Though a few women had gone on previous explorations, the Plymouth Colony was unique in that the family was designed to be the foundation of the colony from the start. There were 24 family units on the Mayflower with 18 adult women (and 7 younger girls). Three of the women, Elizabeth Hopkins, Susanna White and Mary Allerton, were pregnant!
Elizabeth gave birth to Oceanus during the voyage, but this young son died during the first winter. Susanna White gave birth to Peregrine in Provincetown Harbor, and he lived to be 84, dying in 1704! Mary Allerton gave birth to a stillborn, who had died during the voyage.

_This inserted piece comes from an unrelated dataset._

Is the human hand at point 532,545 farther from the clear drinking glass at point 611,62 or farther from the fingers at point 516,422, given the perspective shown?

78% of the women died the first winter, a much higher rate than that of the men or children. This is probably due to the filthy conditions on board the ship whereas the men were outdoors building. The women had to endure the two-month voyage plus living four more months on the Mayflower!

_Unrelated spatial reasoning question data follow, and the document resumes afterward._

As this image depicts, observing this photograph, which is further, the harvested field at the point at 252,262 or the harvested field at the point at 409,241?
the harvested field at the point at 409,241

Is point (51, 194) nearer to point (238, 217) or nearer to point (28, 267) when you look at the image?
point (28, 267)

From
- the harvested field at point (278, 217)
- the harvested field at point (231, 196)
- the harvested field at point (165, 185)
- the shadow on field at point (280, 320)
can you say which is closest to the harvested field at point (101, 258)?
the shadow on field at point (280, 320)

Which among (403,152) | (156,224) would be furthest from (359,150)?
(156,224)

By the time of the Harvest Festival we know as Thanksgiving, probably October of 1621, only four adult women were alive (Eleanor Billington, Elizabeth Hopkins, Mary Brewster and Susanna (White) Winslow. Susanna was the surviving widow of William White who died the first winter and she had remarried Edward Winslow whose wife Elizabeth had also died the first winter.
A woman’s job description in the Plymouth colony was arduous and noteworthy. It involved cooking, cleaning, gardening, animal care, hauling buckets of water from the stream, grinding and pounding corn, milking the goat, gathering eggs, stripping feathers off the geese, cleaning fish, getting a cooking fire just right and the manual cleaning of laundry, soaking and scrubbing and wringing over and over again.
Providentially, the presence of married women, mothers, gave Plymouth an amazing head start as a colony. Their presence provided encouragement, determination, and a sense of responsibility in raising the next generation. Their devotion to God and their families was one of the reasons no one returned with the Mayflower in April of 1621.
No wonder the Pilgrim Mother Monument in Plymouth has inscribed on its back in honor of the mothers who came on the Mayflower: “They brought up their families in sturdy virtue and a living faith in God, without which nations perish!” This is the untold virtue of the Pilgrim story – the mothers on the Mayflower!